No sé a qué edad se empieza a dejar de soportarle todo a un chico y se comienza a quemarle el inconsciente con la idea del portarse mal. Digamos: si te bancás que el pibe llore toda la noche porque lo considerás natural, lógico, normal y esperable, bancate que toquetee todo, que lo manosee, que se le caiga, que se le rompa, que se lleve las manos sucias a la boca, y, en todo caso, decile una y otra vez por qué no debe hacerlo, hasta que finalmente esté en condiciones de entenderlo. Bancatela básicamente porque son cosas del mismo género, y enojarse y agredirlo revela que no entendés nada, y, además, que te va ejercitar tu poder sobre un desvalido.
Y si vas a gritarle, sé coherente. Porque le gritas cuando toca no sé qué cosa, pero cuando golpea el ventanal hasta que me despierta con el previsible fastidio y también con miedo de que lo rompa y se le caiga encima, y muera desangrado, quizá, como le pasó a aquel rival del gordo Domínguez, cuando pasa eso no le decís nada.
Si me quejo, me transformo en la persona intolerante con los niños, “¿no ves que son chicos?”… ¡Si son chicos, explicales! Y dales el ejemplo, de paso, que si vivís insultando es bien comprensible que tu hijo insulte a su hermana diciéndole “gorda” (“gorda lechona”, le dice, y lo más llamativo es que la nena ni siquiera es gorda; ¿o lo llamativo es que ni el padre ni la madre le dicen nada?). Y si son chicos… ¡yo soy grande! Y quiero vivir sin que me agrieten el techo ni el cráneo con su fútbol-en-departamento.
Ahora mismo, a las tres de la tarde del domingo, el rope desata una ráfaga de ladridos. Y hace un par de noches ladró sin parar desde las ocho hasta, mínimo, las diez y media. Onda que te está diciendo algo, dueño del perro. Pero a vos no te importa. No te importa lo que te dice el perro ni te importa lo que te pueda decir yo porque lo único que te importa es tener.

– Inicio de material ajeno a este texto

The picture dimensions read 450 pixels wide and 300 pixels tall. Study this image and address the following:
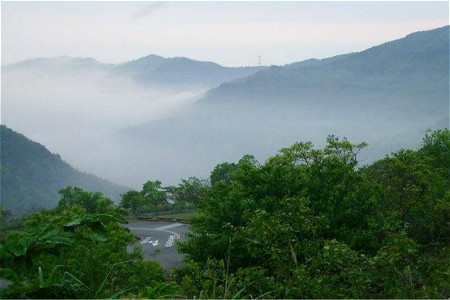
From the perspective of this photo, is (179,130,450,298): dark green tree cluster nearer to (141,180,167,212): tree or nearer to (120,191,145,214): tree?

Porque hay que tener, y ellos tienen. Tienen un hijo, tienen un perro… Lo tienen no pensando en el chico o el perro; ni siquiera pensando en ellos y en disfrutarlo estando con él. Lo tienen para tenerlo, para que esté en el inventario, en la lista de cosas que tienen, y que, como la ropa, usan cuando le vienen ganas. El resto del tiempo, al perro lo pasea el paseador, o lo dejan solo y llorando (porque obviamente tienen un perro superdependiente, que no puede estar solo un rato sin llorar de manera incansable); al chico lo cuida la niñera o la abuela, o lo llevan a la guardería a los seis meses. Digo yo, sin valorar todo ese esfuerzo, el esfuerzo que hacen por tener, para tener, en tener…
No es por el perro que se lo castra: es por la comodidad del dueño, a la cual el animal contribuye no sólo con su compañía y las demás cosas que pudiere hacer, sino también con sus genitales. No es por el niño y su bienestar o en orden a una mejor capacidad de relacionarse con las personas que le gritan: es para que sepa quién manda, para que obedezca cuando al adulto le pinta la voluntad de ejercitar su poder.
Yo no necesito presenciar, escribir y releer cada una de las cosas que aquí relato para saber que no quiero tener poder sobre nadie: ni sobre una mascota, ni sobre un hijo, ni sobre un empleado… (Y a veces no sale, que tampoco se puede abolir sin más, pero bien mal que lo vivo cuando me descubro así).
No quiero poder sobre los genitales de una mascota ni sobre la psiquis de un niño, ni sobre su cuerpo, porque, en el caso de mi familia, las conductas y las enfermedades se repiten de generación en generación.